→ WHAT TO PRODUCE:
Scan the entries below for the word "trap". Copy each line that has it.

EXCERPTED DATA START

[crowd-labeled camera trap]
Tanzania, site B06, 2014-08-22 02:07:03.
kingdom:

EXCERPTED DATA END
EXCERPTED DATA START

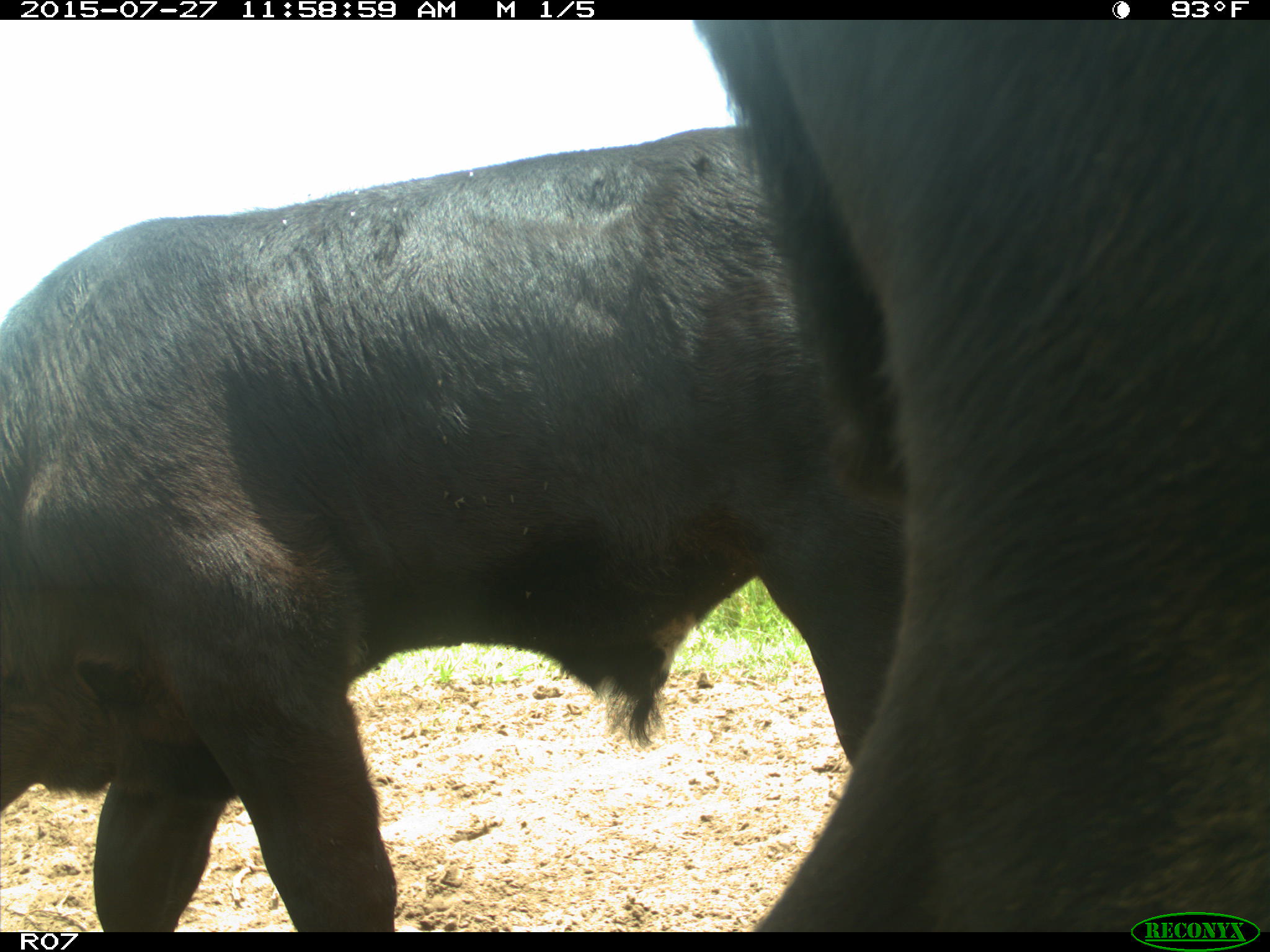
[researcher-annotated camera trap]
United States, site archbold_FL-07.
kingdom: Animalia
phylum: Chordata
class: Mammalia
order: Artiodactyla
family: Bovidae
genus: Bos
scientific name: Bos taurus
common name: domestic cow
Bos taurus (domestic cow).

EXCERPTED DATA END

→ RESPONSE TO THE TASK:
[crowd-labeled camera trap]
[researcher-annotated camera trap]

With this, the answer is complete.